### Provided data ###

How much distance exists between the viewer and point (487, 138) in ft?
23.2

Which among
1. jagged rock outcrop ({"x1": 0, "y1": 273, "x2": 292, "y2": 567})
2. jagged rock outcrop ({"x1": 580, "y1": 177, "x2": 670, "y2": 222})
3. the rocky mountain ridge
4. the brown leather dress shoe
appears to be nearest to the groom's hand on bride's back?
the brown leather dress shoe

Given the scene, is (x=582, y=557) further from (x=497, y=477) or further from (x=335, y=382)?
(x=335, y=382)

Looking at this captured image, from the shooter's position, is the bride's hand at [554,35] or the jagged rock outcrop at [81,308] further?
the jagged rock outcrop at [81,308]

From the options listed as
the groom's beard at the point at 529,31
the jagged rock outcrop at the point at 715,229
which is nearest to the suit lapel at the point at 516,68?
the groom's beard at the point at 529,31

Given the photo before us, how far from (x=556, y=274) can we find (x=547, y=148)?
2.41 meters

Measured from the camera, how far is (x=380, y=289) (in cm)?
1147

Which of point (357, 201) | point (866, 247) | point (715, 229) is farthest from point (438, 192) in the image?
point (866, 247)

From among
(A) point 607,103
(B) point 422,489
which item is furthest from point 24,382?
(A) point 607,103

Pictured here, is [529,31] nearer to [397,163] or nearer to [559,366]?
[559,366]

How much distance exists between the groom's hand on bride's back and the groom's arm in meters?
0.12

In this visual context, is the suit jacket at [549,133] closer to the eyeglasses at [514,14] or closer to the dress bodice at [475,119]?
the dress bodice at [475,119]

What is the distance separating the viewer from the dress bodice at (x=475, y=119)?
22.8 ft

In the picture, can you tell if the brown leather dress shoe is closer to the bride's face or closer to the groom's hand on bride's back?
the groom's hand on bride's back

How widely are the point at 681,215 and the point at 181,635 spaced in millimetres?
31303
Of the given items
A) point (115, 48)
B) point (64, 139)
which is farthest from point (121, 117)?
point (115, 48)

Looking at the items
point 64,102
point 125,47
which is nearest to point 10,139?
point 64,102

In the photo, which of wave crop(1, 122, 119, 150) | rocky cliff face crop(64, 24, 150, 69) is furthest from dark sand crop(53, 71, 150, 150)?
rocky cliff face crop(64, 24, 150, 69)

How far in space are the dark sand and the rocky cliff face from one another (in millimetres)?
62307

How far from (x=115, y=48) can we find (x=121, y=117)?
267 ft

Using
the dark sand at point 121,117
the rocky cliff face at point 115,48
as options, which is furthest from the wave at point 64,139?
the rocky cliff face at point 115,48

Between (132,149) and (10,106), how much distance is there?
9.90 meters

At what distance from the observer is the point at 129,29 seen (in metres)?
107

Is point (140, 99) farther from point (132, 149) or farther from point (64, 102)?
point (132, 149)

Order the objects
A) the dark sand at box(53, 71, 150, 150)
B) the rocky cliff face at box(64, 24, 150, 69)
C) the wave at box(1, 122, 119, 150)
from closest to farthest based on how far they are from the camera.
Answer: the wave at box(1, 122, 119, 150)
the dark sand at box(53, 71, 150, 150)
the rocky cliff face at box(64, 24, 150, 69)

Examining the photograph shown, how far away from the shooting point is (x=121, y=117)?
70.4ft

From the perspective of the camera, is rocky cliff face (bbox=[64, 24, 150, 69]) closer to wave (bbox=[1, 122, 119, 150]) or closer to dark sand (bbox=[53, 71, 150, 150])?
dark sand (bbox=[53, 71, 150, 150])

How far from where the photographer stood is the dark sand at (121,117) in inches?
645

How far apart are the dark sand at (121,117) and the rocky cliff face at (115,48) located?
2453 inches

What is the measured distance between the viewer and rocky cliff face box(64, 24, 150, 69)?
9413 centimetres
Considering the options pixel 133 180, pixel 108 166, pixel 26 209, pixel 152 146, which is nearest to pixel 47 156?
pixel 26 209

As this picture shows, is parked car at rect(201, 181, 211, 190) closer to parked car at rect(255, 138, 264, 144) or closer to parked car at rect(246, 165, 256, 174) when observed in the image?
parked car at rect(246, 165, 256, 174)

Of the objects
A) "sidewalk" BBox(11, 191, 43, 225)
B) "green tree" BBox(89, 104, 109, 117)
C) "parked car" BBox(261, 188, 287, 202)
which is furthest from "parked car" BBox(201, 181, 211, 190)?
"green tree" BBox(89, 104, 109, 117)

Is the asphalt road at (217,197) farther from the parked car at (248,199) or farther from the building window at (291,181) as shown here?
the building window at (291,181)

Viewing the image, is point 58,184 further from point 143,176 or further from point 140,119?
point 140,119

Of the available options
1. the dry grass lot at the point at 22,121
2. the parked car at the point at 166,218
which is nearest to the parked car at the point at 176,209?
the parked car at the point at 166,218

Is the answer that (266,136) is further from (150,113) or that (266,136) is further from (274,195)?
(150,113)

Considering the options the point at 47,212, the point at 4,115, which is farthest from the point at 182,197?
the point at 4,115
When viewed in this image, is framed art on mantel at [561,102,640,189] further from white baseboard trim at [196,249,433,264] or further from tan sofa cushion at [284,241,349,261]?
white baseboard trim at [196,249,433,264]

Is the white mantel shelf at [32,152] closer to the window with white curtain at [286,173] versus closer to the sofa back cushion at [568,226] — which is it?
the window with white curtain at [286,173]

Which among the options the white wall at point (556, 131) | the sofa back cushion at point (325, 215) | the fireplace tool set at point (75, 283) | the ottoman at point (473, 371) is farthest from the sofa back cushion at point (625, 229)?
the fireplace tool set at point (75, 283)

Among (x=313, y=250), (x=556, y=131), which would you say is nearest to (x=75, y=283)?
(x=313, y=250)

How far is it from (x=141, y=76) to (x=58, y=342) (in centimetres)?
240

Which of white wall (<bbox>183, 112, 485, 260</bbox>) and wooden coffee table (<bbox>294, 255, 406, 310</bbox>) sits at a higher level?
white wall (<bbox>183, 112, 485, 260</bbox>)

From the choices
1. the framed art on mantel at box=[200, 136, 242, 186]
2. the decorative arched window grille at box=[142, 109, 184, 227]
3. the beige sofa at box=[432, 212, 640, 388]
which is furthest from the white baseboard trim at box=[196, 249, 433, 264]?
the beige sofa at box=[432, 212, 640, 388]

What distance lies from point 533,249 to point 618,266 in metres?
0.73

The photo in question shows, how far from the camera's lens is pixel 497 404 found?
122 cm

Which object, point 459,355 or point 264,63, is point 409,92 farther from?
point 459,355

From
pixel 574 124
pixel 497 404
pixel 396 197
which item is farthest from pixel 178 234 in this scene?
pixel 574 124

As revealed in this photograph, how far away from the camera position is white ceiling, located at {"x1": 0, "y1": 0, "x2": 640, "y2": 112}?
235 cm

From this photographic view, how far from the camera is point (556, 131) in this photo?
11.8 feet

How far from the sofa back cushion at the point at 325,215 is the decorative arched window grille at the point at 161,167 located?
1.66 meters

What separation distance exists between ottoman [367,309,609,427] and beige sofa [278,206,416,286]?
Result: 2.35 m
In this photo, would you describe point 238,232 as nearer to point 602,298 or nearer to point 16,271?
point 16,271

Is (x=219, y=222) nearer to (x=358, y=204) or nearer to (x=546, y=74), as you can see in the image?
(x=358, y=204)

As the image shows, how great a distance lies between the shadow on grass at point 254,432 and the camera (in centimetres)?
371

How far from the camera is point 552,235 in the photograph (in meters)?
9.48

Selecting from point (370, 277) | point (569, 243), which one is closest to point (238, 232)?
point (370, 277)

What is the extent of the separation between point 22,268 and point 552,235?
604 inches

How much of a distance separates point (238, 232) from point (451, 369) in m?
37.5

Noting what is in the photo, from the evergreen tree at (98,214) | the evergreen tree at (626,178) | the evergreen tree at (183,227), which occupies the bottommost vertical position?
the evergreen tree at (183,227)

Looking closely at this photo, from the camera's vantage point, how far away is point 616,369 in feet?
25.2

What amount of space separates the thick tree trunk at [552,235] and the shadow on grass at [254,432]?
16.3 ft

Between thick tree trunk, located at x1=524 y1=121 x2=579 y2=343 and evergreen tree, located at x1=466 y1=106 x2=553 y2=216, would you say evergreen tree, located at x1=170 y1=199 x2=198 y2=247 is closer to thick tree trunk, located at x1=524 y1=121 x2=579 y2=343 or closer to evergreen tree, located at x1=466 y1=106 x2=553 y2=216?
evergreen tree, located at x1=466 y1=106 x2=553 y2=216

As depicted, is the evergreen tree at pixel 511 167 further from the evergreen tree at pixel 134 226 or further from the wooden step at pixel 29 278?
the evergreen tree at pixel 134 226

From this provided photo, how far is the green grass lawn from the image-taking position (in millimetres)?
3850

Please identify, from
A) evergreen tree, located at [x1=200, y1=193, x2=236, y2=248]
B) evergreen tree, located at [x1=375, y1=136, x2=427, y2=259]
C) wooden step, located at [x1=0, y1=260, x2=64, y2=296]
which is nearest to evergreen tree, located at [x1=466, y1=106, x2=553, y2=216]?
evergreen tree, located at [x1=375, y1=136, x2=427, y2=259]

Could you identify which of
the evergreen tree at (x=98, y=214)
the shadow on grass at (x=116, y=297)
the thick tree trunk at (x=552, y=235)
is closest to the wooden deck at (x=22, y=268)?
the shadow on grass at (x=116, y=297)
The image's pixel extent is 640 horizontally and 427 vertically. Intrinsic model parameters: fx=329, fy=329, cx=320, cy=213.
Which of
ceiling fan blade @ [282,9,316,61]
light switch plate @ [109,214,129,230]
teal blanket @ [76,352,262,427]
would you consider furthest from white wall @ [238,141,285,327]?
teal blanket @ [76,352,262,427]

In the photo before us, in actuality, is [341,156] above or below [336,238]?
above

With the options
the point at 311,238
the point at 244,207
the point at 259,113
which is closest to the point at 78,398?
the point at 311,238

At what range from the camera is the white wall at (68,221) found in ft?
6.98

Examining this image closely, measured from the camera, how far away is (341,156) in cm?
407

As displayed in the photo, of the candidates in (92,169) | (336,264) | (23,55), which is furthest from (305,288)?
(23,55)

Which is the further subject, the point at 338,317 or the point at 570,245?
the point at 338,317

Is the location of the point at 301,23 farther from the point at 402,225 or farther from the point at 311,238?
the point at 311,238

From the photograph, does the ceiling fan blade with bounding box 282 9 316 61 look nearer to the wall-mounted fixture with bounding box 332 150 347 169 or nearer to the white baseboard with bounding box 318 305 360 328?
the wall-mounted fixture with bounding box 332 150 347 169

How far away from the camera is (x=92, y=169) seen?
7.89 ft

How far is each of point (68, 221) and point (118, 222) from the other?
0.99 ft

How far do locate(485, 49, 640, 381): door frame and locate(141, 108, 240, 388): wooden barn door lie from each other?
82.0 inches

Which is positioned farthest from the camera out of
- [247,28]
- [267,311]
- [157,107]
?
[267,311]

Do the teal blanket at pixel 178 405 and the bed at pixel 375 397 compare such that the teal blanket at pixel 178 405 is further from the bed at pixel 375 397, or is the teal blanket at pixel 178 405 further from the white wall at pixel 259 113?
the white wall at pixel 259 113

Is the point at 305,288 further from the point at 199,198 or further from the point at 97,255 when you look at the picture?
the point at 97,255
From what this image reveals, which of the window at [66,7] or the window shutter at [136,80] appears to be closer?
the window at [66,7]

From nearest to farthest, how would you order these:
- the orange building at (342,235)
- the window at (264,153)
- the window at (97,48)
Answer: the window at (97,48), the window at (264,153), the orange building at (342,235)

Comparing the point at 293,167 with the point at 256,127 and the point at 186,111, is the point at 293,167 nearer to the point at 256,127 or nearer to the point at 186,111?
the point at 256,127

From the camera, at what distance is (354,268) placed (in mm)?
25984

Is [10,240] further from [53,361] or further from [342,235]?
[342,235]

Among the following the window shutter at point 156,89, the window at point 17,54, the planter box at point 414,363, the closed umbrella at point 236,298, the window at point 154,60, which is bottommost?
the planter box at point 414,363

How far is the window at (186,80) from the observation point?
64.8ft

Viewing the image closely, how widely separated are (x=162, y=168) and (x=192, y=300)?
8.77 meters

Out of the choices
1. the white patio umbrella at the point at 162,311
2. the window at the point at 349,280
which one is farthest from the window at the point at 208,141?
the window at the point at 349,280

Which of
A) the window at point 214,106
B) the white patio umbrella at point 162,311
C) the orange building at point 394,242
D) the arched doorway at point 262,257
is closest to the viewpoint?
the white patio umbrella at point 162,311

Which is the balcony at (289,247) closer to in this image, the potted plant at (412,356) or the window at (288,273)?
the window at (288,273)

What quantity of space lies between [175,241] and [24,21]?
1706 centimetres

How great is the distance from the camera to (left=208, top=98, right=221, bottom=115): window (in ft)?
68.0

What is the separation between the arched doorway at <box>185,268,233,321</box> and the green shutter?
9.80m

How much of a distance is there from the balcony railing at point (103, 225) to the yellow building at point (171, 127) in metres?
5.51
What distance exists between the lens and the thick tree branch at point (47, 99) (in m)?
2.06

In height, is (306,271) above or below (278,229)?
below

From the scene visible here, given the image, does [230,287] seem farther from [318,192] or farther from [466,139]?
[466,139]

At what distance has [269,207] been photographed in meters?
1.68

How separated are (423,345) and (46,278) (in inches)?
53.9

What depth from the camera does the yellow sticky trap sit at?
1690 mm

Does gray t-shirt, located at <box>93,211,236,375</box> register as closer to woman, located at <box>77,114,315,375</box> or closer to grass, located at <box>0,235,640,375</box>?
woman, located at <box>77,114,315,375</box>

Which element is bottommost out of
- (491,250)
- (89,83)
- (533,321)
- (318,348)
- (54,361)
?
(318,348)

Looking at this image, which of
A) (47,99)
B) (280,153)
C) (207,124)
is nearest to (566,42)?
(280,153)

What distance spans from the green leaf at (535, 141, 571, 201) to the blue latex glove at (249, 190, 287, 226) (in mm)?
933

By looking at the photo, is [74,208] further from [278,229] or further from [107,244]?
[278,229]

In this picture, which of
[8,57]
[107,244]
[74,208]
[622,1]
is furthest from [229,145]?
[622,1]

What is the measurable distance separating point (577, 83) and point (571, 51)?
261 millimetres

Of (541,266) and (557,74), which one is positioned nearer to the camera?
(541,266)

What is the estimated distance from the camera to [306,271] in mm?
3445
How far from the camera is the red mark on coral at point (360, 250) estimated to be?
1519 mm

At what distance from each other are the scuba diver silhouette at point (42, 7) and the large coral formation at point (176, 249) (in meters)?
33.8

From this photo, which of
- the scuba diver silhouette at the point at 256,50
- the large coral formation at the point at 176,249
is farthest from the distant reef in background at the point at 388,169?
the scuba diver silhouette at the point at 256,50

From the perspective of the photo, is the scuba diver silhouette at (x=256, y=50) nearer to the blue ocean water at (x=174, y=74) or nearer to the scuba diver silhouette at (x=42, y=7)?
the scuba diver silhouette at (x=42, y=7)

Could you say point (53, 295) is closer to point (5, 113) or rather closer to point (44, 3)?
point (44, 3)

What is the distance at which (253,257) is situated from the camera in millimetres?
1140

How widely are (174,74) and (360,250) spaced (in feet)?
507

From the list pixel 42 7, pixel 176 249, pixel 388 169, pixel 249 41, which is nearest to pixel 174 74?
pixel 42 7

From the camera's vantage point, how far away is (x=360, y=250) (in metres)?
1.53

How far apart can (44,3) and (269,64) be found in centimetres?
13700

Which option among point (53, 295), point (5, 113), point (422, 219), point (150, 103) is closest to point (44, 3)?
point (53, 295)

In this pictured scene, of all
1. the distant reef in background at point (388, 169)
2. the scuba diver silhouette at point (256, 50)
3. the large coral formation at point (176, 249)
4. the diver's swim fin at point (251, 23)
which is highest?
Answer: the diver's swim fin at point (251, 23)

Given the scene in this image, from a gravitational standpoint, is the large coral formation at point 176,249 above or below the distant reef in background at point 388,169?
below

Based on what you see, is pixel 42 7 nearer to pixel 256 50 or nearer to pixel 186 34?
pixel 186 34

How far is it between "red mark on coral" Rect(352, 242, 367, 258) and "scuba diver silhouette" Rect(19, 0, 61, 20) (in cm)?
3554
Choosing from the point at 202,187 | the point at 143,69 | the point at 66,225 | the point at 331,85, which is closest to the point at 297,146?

###

Repeat, exactly and only, the lines above from the one containing "From the perspective of the photo, is" through the end of the material.

From the perspective of the photo, is the scuba diver silhouette at (x=256, y=50) nearer to the blue ocean water at (x=174, y=74) or nearer to the scuba diver silhouette at (x=42, y=7)?
the scuba diver silhouette at (x=42, y=7)

Could you say point (53, 295) is closer to point (5, 113) or rather closer to point (44, 3)?
point (44, 3)

What is the distance at which (253,257) is situated from the camera in millimetres?
1140

How widely are (174,74) and (360,250) spaced (in feet)?
507

From the list pixel 42 7, pixel 176 249, pixel 388 169, pixel 249 41, which is nearest to pixel 174 74?
pixel 42 7

From the camera's vantage point, how far away is (x=360, y=250) (in metres)?
1.53

How far apart can (44,3) and (269,64) be found in centimetres?
13700

Which option among point (53, 295), point (5, 113), point (422, 219), point (150, 103) is closest to point (44, 3)?
point (53, 295)

In this pictured scene, of all
1. the distant reef in background at point (388, 169)
2. the scuba diver silhouette at point (256, 50)
3. the large coral formation at point (176, 249)
4. the diver's swim fin at point (251, 23)
which is highest?
Answer: the diver's swim fin at point (251, 23)

Given the scene in this image, from a gravitational standpoint, is the large coral formation at point 176,249 above or below the distant reef in background at point 388,169?
below

Based on what you see, is pixel 42 7 nearer to pixel 256 50 or nearer to pixel 186 34?
pixel 186 34

How far is it between "red mark on coral" Rect(352, 242, 367, 258) and "scuba diver silhouette" Rect(19, 0, 61, 20) (in cm)?
3554
Choosing from the point at 202,187 | the point at 143,69 | the point at 66,225 | the point at 331,85, which is closest to the point at 297,146?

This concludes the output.